En los momentos de crisis hay múltiples pugnas por determinar el mundo que saldrá después del período crítico. Entre otras, son pugnas de sentido que intentan definir los más variados aspectos de la vida humana.
Por eso, que en plena crisis de salud -pero también económica- el gobierno de Bolivia decida eliminar el Ministerio de Culturas es una pésima noticia. No sólo para el sector, para aquellas que de una forma u otra nos dedicamos a ello, sino también para la sociedad en su conjunto.
El sentido profundo que subyace a esta reforma institucional es el de entender la cultura como algo hasta cierto punto superfluo, ornamental. Como si se tratara de un hobby que no formara parte de la economía productiva y sólo implicara un gasto suntuario.
Algo muy distinto de lo que se piensa del gasto defensivo y militar, por supuesto, que en última instancia será siempre una inversión para afianzar, con toda la violencia posible, el modelo de sociedad que desde el poder estatal quieran imponer, cuando la crisis económica sea aún más profunda.
En Bolivia, la cultura siempre ha sido un sector tremendamente precarizado -cuando no era gestionado, producido y consumido por las élites- y tremendamente incomprendido por ciertos sectores de la sociedad, como la clase política.
Ya que las instituciones no parecen dadas a ello, como sociedad habría que preguntarse de forma urgente: ¿de qué hablamos cuando hablamos de cultura?

◆ **Partes del ejercicio**
1: En el texto sobre el cierre del Ministerio de Culturas, ¿qué otra crisis, además de la de salud, se menciona?
2: En el texto sobre el cierre del Ministerio de Culturas, cambia "pésima noticia" por "mala noticia" y reproduce el pasaje que arranca en las palabras "En los momentos" y termina tras "un gasto suntuario.".

◆ **Material proporcionado**

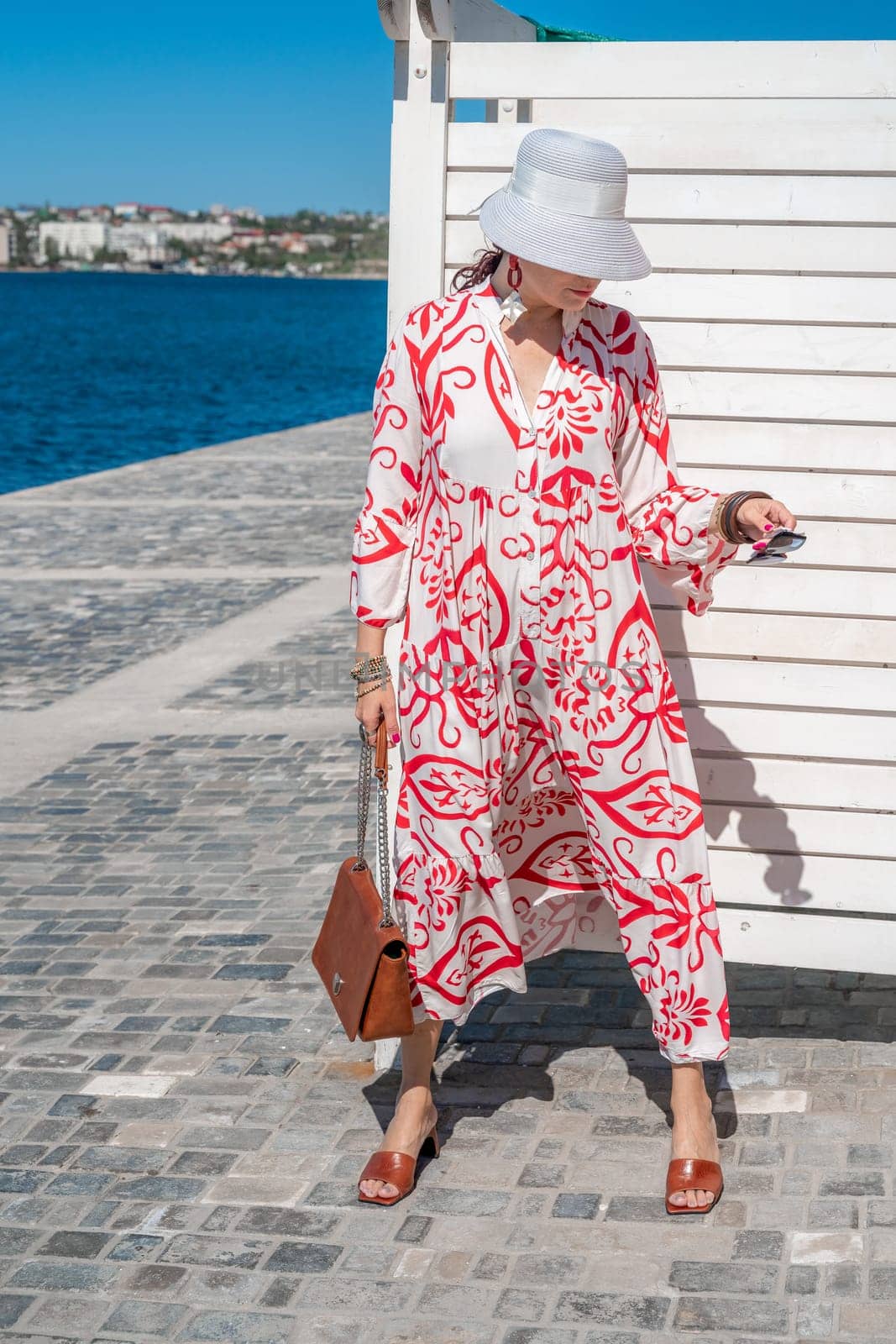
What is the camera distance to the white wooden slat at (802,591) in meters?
3.96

◆ **Ejercicio resuelto**
1: La crisis económica.

2:
En los momentos de crisis hay múltiples pugnas por determinar el mundo que saldrá después del período crítico. Entre otras, son pugnas de sentido que intentan definir los más variados aspectos de la vida humana.
Por eso, que en plena crisis de salud -pero también económica- el gobierno de Bolivia decida eliminar el Ministerio de Culturas es una mala noticia. No sólo para el sector, para aquellas que de una forma u otra nos dedicamos a ello, sino también para la sociedad en su conjunto.
El sentido profundo que subyace a esta reforma institucional es el de entender la cultura como algo hasta cierto punto superfluo, ornamental. Como si se tratara de un hobby que no formara parte de la economía productiva y sólo implicara un gasto suntuario.